▶ What is required
Reproduce every line of the data, exactly and without its pictures.

**** Task input

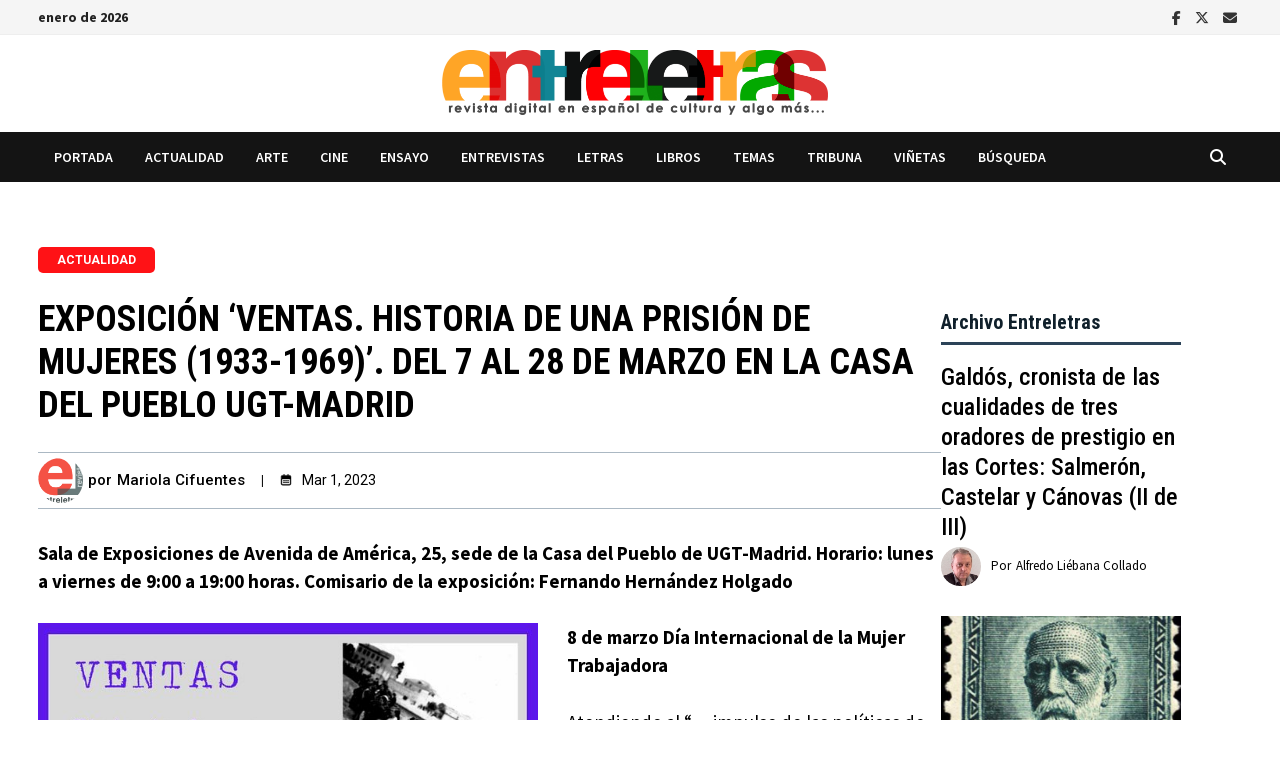

--- FILE ---
content_type: text/html; charset=utf-8
request_url: https://www.google.com/recaptcha/api2/aframe
body_size: 267
content:
<!DOCTYPE HTML><html><head><meta http-equiv="content-type" content="text/html; charset=UTF-8"></head><body><script nonce="X6n7et23XbsizPYDmBLN6g">/** Anti-fraud and anti-abuse applications only. See google.com/recaptcha */ try{var clients={'sodar':'https://pagead2.googlesyndication.com/pagead/sodar?'};window.addEventListener("message",function(a){try{if(a.source===window.parent){var b=JSON.parse(a.data);var c=clients[b['id']];if(c){var d=document.createElement('img');d.src=c+b['params']+'&rc='+(localStorage.getItem("rc::a")?sessionStorage.getItem("rc::b"):"");window.document.body.appendChild(d);sessionStorage.setItem("rc::e",parseInt(sessionStorage.getItem("rc::e")||0)+1);localStorage.setItem("rc::h",'1768988154464');}}}catch(b){}});window.parent.postMessage("_grecaptcha_ready", "*");}catch(b){}</script></body></html>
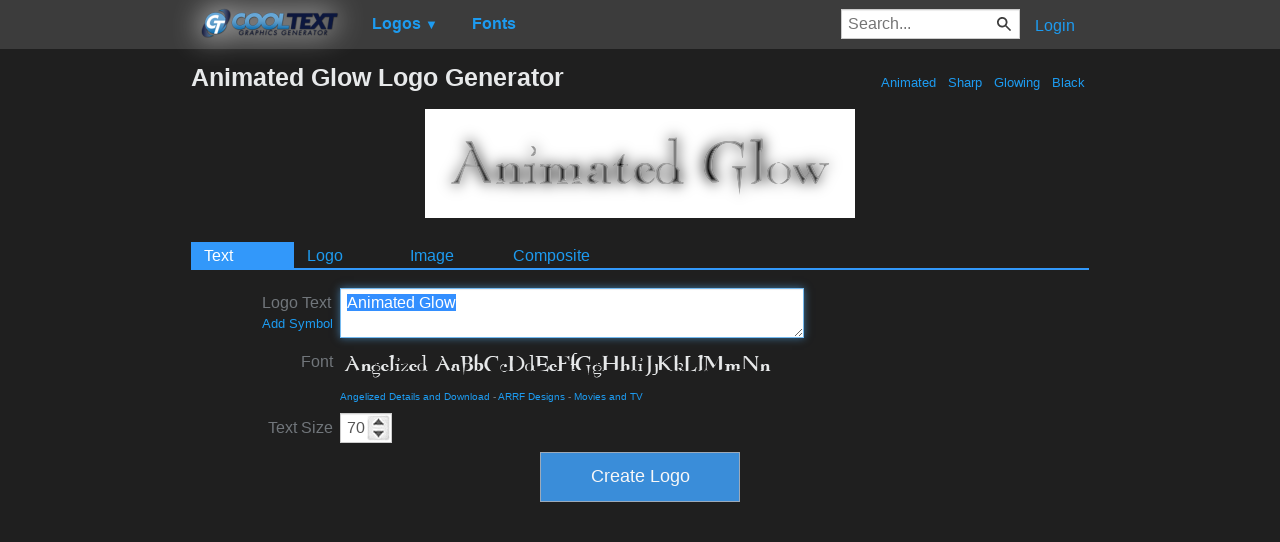

--- FILE ---
content_type: text/html; charset=utf-8
request_url: https://www.google.com/recaptcha/api2/aframe
body_size: 266
content:
<!DOCTYPE HTML><html><head><meta http-equiv="content-type" content="text/html; charset=UTF-8"></head><body><script nonce="E3S5vxEhlnfL1SQi2Iyp-w">/** Anti-fraud and anti-abuse applications only. See google.com/recaptcha */ try{var clients={'sodar':'https://pagead2.googlesyndication.com/pagead/sodar?'};window.addEventListener("message",function(a){try{if(a.source===window.parent){var b=JSON.parse(a.data);var c=clients[b['id']];if(c){var d=document.createElement('img');d.src=c+b['params']+'&rc='+(localStorage.getItem("rc::a")?sessionStorage.getItem("rc::b"):"");window.document.body.appendChild(d);sessionStorage.setItem("rc::e",parseInt(sessionStorage.getItem("rc::e")||0)+1);localStorage.setItem("rc::h",'1769101732647');}}}catch(b){}});window.parent.postMessage("_grecaptcha_ready", "*");}catch(b){}</script></body></html>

********

▶ Solution for this exercise
--- FILE ---
content_type: text/html; charset=utf-8
request_url: https://www.google.com/recaptcha/api2/aframe
body_size: 267
content:
<!DOCTYPE HTML><html><head><meta http-equiv="content-type" content="text/html; charset=UTF-8"></head><body><script nonce="X6n7et23XbsizPYDmBLN6g">/** Anti-fraud and anti-abuse applications only. See google.com/recaptcha */ try{var clients={'sodar':'https://pagead2.googlesyndication.com/pagead/sodar?'};window.addEventListener("message",function(a){try{if(a.source===window.parent){var b=JSON.parse(a.data);var c=clients[b['id']];if(c){var d=document.createElement('img');d.src=c+b['params']+'&rc='+(localStorage.getItem("rc::a")?sessionStorage.getItem("rc::b"):"");window.document.body.appendChild(d);sessionStorage.setItem("rc::e",parseInt(sessionStorage.getItem("rc::e")||0)+1);localStorage.setItem("rc::h",'1768988154464');}}}catch(b){}});window.parent.postMessage("_grecaptcha_ready", "*");}catch(b){}</script></body></html>

--- FILE ---
content_type: text/html; charset=utf-8
request_url: https://www.google.com/recaptcha/api2/aframe
body_size: 266
content:
<!DOCTYPE HTML><html><head><meta http-equiv="content-type" content="text/html; charset=UTF-8"></head><body><script nonce="E3S5vxEhlnfL1SQi2Iyp-w">/** Anti-fraud and anti-abuse applications only. See google.com/recaptcha */ try{var clients={'sodar':'https://pagead2.googlesyndication.com/pagead/sodar?'};window.addEventListener("message",function(a){try{if(a.source===window.parent){var b=JSON.parse(a.data);var c=clients[b['id']];if(c){var d=document.createElement('img');d.src=c+b['params']+'&rc='+(localStorage.getItem("rc::a")?sessionStorage.getItem("rc::b"):"");window.document.body.appendChild(d);sessionStorage.setItem("rc::e",parseInt(sessionStorage.getItem("rc::e")||0)+1);localStorage.setItem("rc::h",'1769101732647');}}}catch(b){}});window.parent.postMessage("_grecaptcha_ready", "*");}catch(b){}</script></body></html>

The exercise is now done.